Does homotopy equivalence of pairs distinguish knots?

Solution 1:

I don't know knot theory, although I suspect your suspect is correct. Below is an easier example that shows a pair indeed carries more information.

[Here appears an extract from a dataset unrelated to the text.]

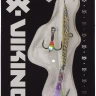 Балансир Viking Fishing Yeti Ice Jig 75mm 36.0g #13 Just Pike Балансир Viking Fishing Yeti Ice Jig 75mm 36.0g #13 Just Pike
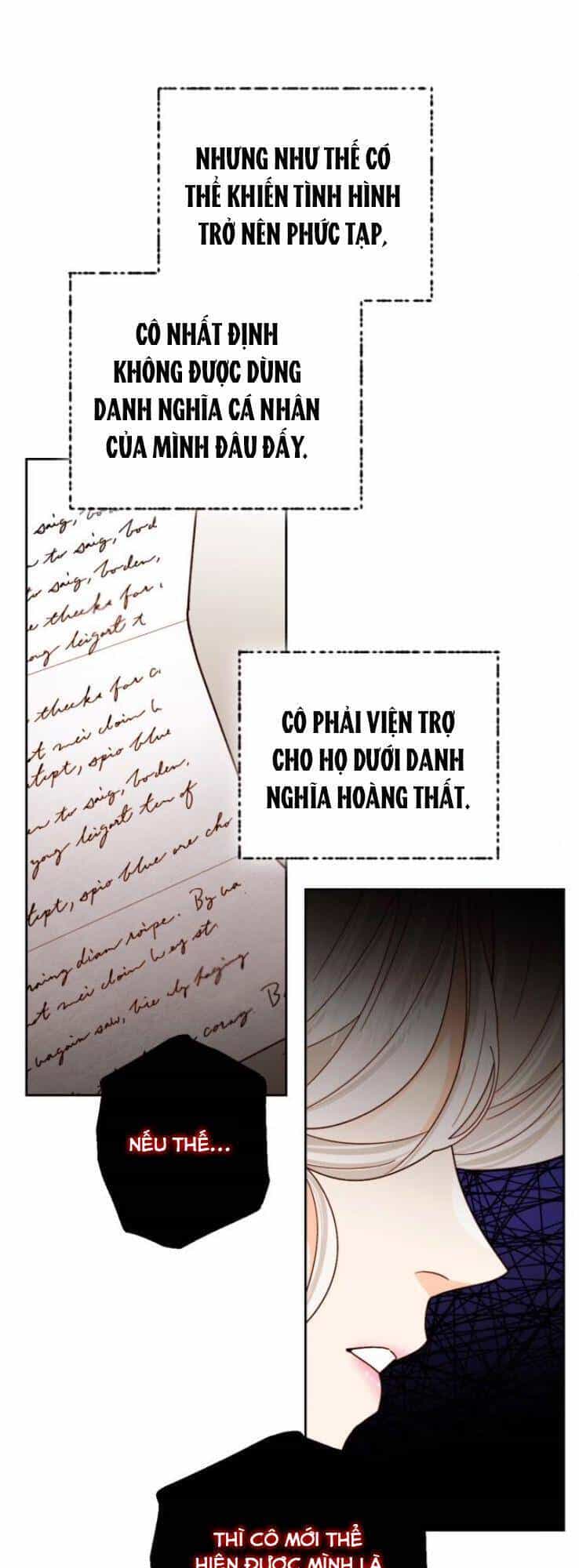 Hoàng Hậu Tái Hôn - Chương 101 - ảnh 60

Let $T,T'$ be two torus, $S$ be a meridian circle in $T$ and $S'$ be a null-homotpic circle in $T'$; denote by $i,i'$ the corrsponding inclusion map. Suppose there are $f:(T,S)\rightarrow(T',S')$ and $g:(T',S')\rightarrow(T,S)$ such that $fg\simeq 1$ and $gf\simeq 1$. We abuse notation and use $f_*$ to mean either the induced map $\pi_1(S)\rightarrow\pi_1(S')$ or the map $\pi_1(T)\rightarrow\pi_1(T')$. In either case $f_*g_*$ and $g_*f_*$ are identities, so $f_*$ and $g_*$ are isomorphisms. If we denote by $\alpha$ a generator of $\pi_1(S)$, then $f_*(\alpha)$ is a generator of $\pi_1(S')$. However $i'_*$ is clearly trivial, so $g_*i'_*f_*(\alpha)$ is zero in $\pi_1(T)$. On the other hand $g_*i'_*f_*(\alpha)=i_*g_*f_*(\alpha)=i_*(\alpha)$, contradicting that $i_*(\alpha)$ is nonzero in $\pi_1(T)$.